---------- EXTRACTED TEXT ----------
A Tensorflow / CoreML powered iOS app for aiding the visually impaired utilizing the power of machine learning.
An Object, Text and currency detectors using neural networks are the clockwork behind this app's functionalities.
Video for the app in operation https://www.youtube.com/watch?v=EdzhPSVAQDg
Tools Used: Swift, Firebase, Tensorflow, CoreML.
Navigation in the app relies on tapping and gestures acompanied by voice instructions.
It has 3 features :
- Currency Detection
- General Objects Detection
- OCR Text Extraction It detects those 3 types of inputs and voices their labels for the user.
1- For the currency detector, custom trained models using Tensorflow were used to detect currencies, trained on Nvidia GPUs , optimized and deployed on Mobile phones. the output of the Detection is then voiced over using text-to-speech engine.
2- For the General objects detector, a pre-trained model was used to detect common objects and voice them for the blind.
3- As for the third feature, it captures images of text from books, packages, signs and voices them over as well, the OCR feature is deployed on the cloud using Firebase ML Kit API functions.
Find Documentation blog here : Link
Presentation: Link
- Train a better accuracy compact model for currency detection
- User Testing
- Add Support for Arabic (and other languages) Text Extraction
- Add Support for other currencies (Suggestions are open)
- Add support for Color detection
---------- GIVEN INFORMATION ----------
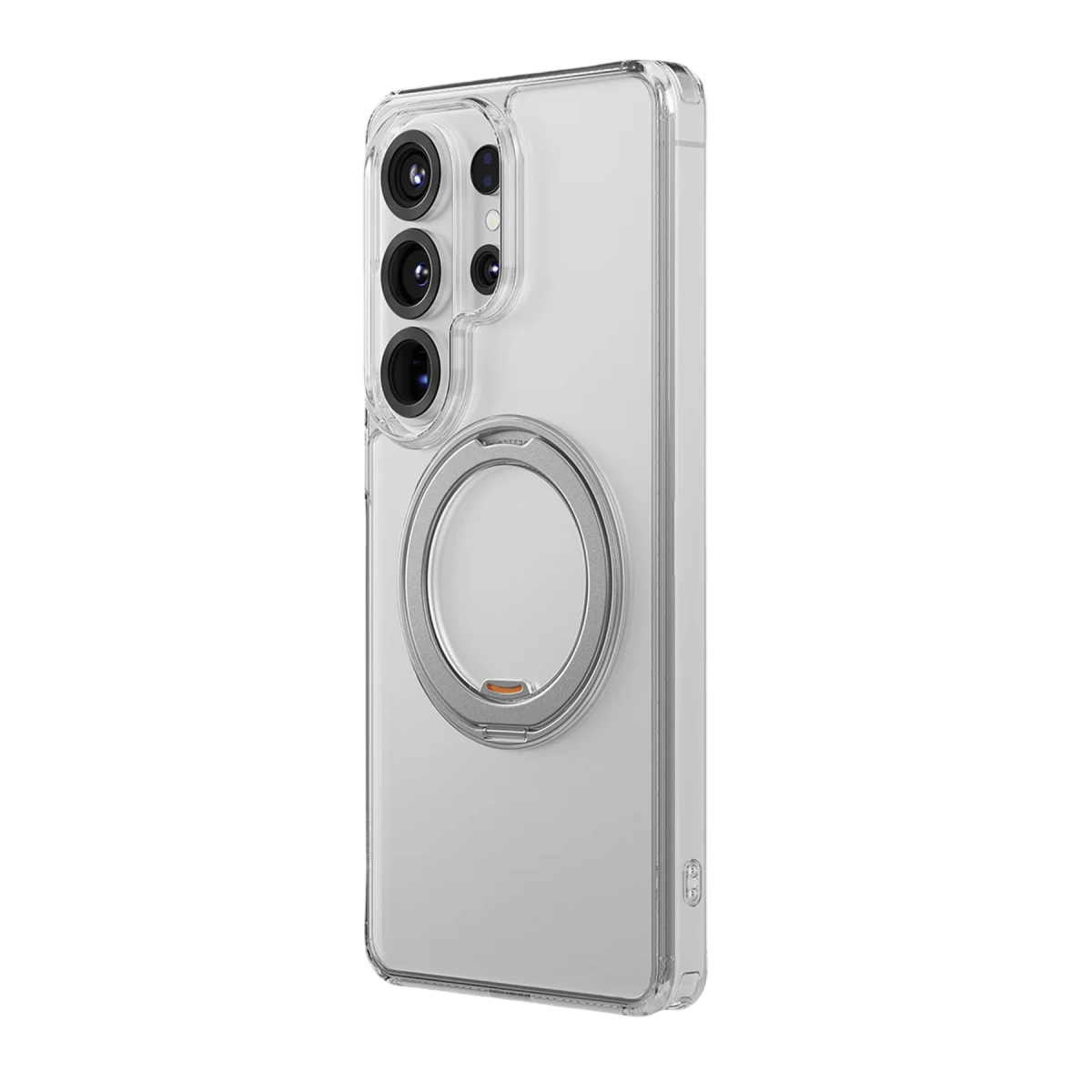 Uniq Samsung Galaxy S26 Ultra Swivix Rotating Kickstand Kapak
----------
---------- GIVEN INFORMATION ----------
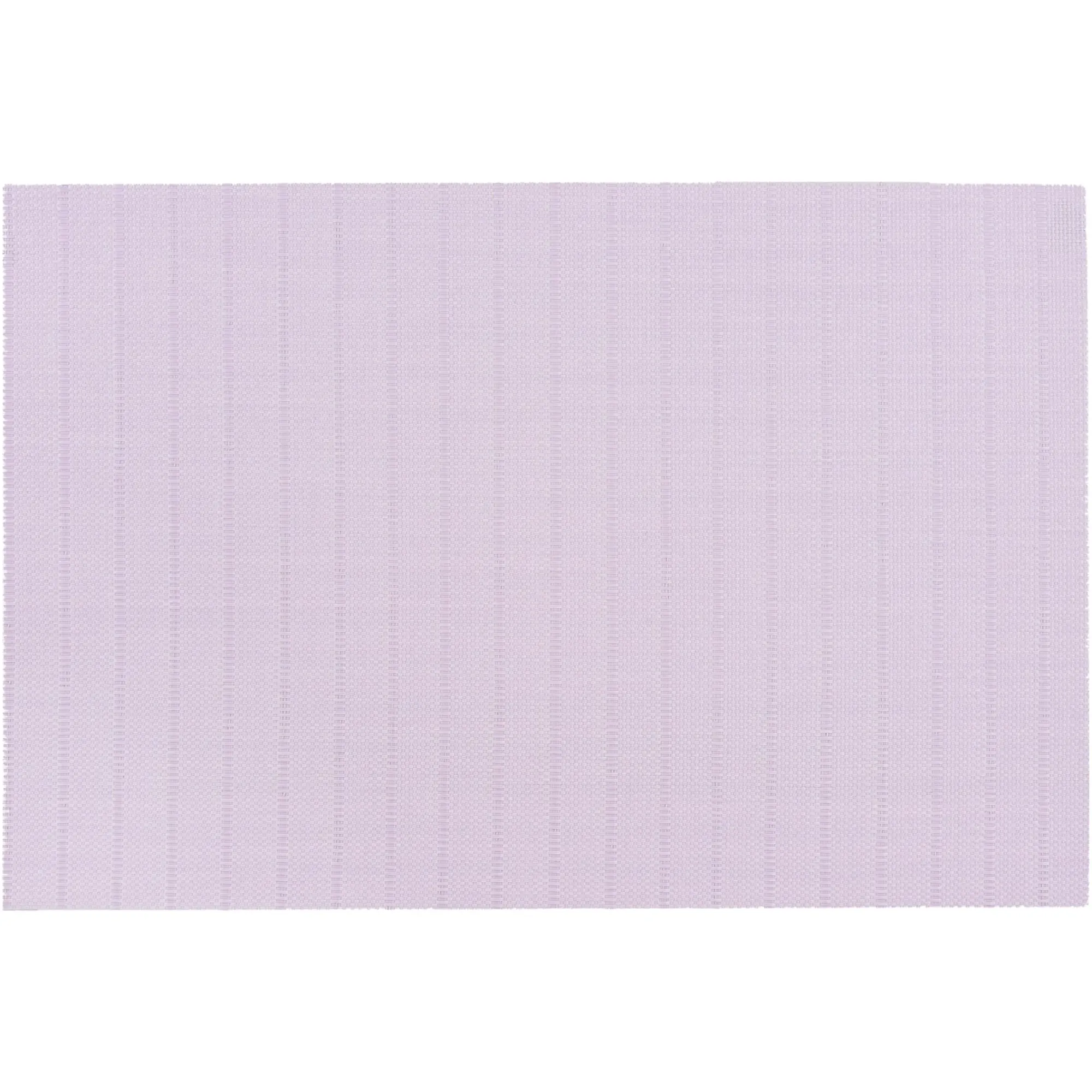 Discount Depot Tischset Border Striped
----------
---------- GIVEN INFORMATION ----------
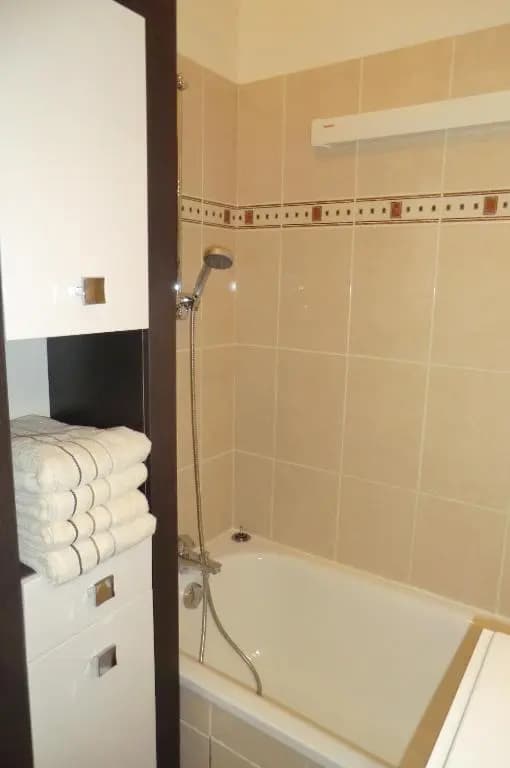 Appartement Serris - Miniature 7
----------
• **WHAT THIS EXERCISE ASKS**:
• 1. Print the part of the app description that opens with the words containing "Find Documentation blog" and closes with "(Suggestions are open)".
• 2. According to the app description, where is the OCR feature deployed?
The rows were taken from a different source than the app description.

• **ANSWERS TO THE EXERCISES**:
• 1.
Find Documentation blog here : Link
Presentation: Link
- Train a better accuracy compact model for currency detection
- User Testing
- Add Support for Arabic (and other languages) Text Extraction
- Add Support for other currencies (Suggestions are open)

• 2. On the cloud, using Firebase ML Kit API functions.